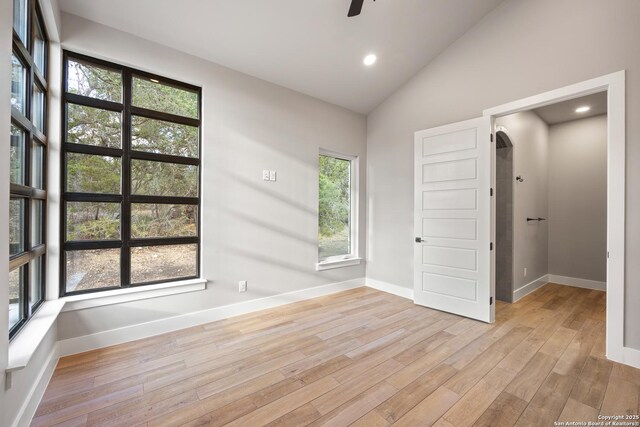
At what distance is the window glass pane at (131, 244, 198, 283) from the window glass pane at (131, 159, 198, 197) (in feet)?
1.89

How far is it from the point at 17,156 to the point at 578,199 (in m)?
7.07

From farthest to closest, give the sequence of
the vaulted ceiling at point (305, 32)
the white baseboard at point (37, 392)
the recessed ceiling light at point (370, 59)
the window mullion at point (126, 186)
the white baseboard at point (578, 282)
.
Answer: the white baseboard at point (578, 282)
the recessed ceiling light at point (370, 59)
the window mullion at point (126, 186)
the vaulted ceiling at point (305, 32)
the white baseboard at point (37, 392)

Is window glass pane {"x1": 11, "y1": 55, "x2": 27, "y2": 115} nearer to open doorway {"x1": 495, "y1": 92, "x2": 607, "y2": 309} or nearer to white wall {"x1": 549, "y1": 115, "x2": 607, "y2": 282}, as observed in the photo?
open doorway {"x1": 495, "y1": 92, "x2": 607, "y2": 309}

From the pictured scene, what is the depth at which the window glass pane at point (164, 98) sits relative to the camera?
274 cm

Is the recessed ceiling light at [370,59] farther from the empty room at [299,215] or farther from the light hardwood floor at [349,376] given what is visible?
the light hardwood floor at [349,376]

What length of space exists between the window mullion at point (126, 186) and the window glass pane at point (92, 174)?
0.07 metres

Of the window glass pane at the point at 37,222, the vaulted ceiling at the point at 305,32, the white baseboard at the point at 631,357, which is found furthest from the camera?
the vaulted ceiling at the point at 305,32

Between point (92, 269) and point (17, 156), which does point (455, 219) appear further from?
point (17, 156)

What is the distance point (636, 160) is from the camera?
87.6 inches

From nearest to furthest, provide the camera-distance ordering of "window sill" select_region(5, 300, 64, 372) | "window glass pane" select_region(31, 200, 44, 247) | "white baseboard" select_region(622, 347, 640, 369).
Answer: "window sill" select_region(5, 300, 64, 372) < "window glass pane" select_region(31, 200, 44, 247) < "white baseboard" select_region(622, 347, 640, 369)

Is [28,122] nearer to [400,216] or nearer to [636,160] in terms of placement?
[400,216]

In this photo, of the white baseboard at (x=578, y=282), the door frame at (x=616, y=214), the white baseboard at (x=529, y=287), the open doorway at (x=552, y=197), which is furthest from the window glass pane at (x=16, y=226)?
the white baseboard at (x=578, y=282)

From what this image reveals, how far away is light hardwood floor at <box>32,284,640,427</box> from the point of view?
168 cm

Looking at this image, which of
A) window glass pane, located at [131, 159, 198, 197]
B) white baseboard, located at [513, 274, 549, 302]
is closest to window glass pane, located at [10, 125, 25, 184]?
window glass pane, located at [131, 159, 198, 197]
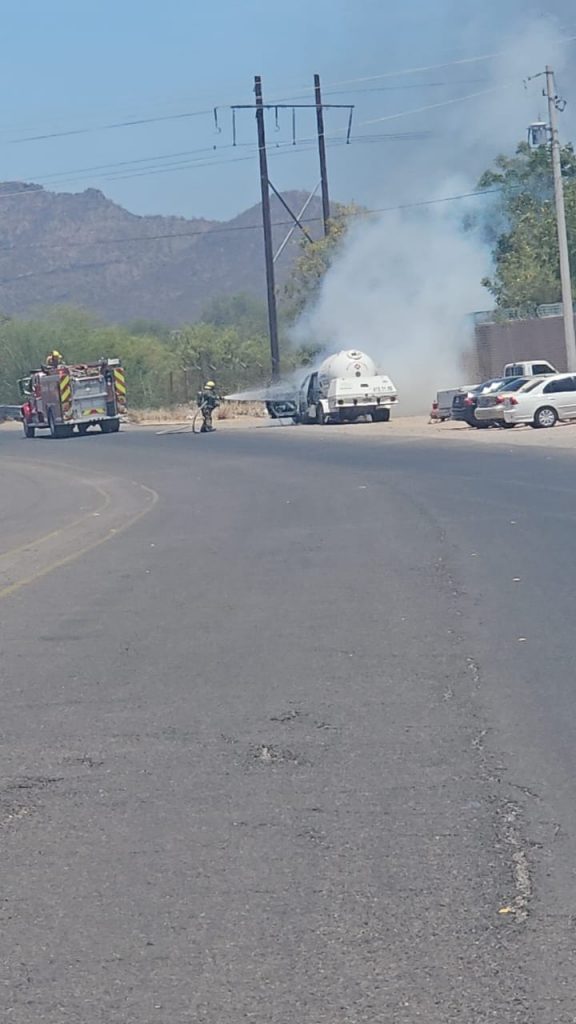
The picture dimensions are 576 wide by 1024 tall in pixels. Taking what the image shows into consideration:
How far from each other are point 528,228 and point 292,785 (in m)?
64.6

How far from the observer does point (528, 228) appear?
69.4 m

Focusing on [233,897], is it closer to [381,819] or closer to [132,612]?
[381,819]

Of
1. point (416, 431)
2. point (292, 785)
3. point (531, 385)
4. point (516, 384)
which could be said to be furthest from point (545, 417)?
point (292, 785)

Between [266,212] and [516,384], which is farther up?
[266,212]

|---|

Work instructions:
Please put the records above into a numbered list, one line per item, leaving out blank lines and the pictures.

Expected answer:
1. At what distance is the window glass pane at (131, 244, 198, 283) from the window glass pane at (131, 159, 198, 197) (in feet)?
2. 1.89
3. How far is it from the point at 17,156 to the point at 578,199 (in m)?
4. 7.07
5. From farthest to closest, give the sequence of
6. the vaulted ceiling at point (305, 32)
7. the white baseboard at point (37, 392)
8. the recessed ceiling light at point (370, 59)
9. the window mullion at point (126, 186)
10. the white baseboard at point (578, 282)
11. .
12. Answer: the white baseboard at point (578, 282)
13. the recessed ceiling light at point (370, 59)
14. the window mullion at point (126, 186)
15. the vaulted ceiling at point (305, 32)
16. the white baseboard at point (37, 392)
17. Is window glass pane {"x1": 11, "y1": 55, "x2": 27, "y2": 115} nearer to open doorway {"x1": 495, "y1": 92, "x2": 607, "y2": 309} or nearer to white wall {"x1": 549, "y1": 115, "x2": 607, "y2": 282}, as observed in the photo?
18. open doorway {"x1": 495, "y1": 92, "x2": 607, "y2": 309}
19. From the pictured scene, what is the depth at which the window glass pane at point (164, 98) sits relative to the camera?
20. 274 cm
21. Is the recessed ceiling light at [370,59] farther from the empty room at [299,215] or farther from the light hardwood floor at [349,376] given what is visible?
22. the light hardwood floor at [349,376]
23. What length of space exists between the window mullion at point (126, 186) and the window glass pane at point (92, 174)?
24. 0.07 metres
25. Of the window glass pane at the point at 37,222, the vaulted ceiling at the point at 305,32, the white baseboard at the point at 631,357, which is found furthest from the camera?
26. the vaulted ceiling at the point at 305,32
27. Between point (92, 269) and point (17, 156), which does point (455, 219) appear further from?
28. point (17, 156)
29. What is the distance point (636, 160) is from the camera?
30. 87.6 inches
31. From nearest to furthest, provide the camera-distance ordering of "window sill" select_region(5, 300, 64, 372) | "window glass pane" select_region(31, 200, 44, 247) | "white baseboard" select_region(622, 347, 640, 369).
32. Answer: "window sill" select_region(5, 300, 64, 372) < "window glass pane" select_region(31, 200, 44, 247) < "white baseboard" select_region(622, 347, 640, 369)
33. Is [28,122] nearer to [400,216] or nearer to [636,160] in terms of placement?
34. [400,216]
35. In this photo, of the white baseboard at (x=578, y=282), the door frame at (x=616, y=214), the white baseboard at (x=529, y=287), the open doorway at (x=552, y=197), which is furthest from the window glass pane at (x=16, y=226)?
36. the white baseboard at (x=578, y=282)
37. From what this image reveals, how far away is light hardwood floor at <box>32,284,640,427</box> from the point of view?
38. 168 cm
39. Looking at this image, which of
40. A) window glass pane, located at [131, 159, 198, 197]
41. B) white baseboard, located at [513, 274, 549, 302]
42. is closest to window glass pane, located at [10, 125, 25, 184]?
43. window glass pane, located at [131, 159, 198, 197]
44. The picture dimensions are 576 wide by 1024 tall in pixels. Taking what the image shows into consideration:
45. How far from each other are point 528,228 and point 292,785 (in m)?
46. 64.6
47. How far from the observer does point (528, 228) appear?
48. 69.4 m
49. Focusing on [233,897], is it closer to [381,819] or closer to [132,612]?
50. [381,819]
51. Of
52. 1. point (416, 431)
53. 2. point (292, 785)
54. 3. point (531, 385)
55. 4. point (516, 384)
56. which could be said to be furthest from point (545, 417)?
57. point (292, 785)
58. Between [266,212] and [516,384], which is farther up?
59. [266,212]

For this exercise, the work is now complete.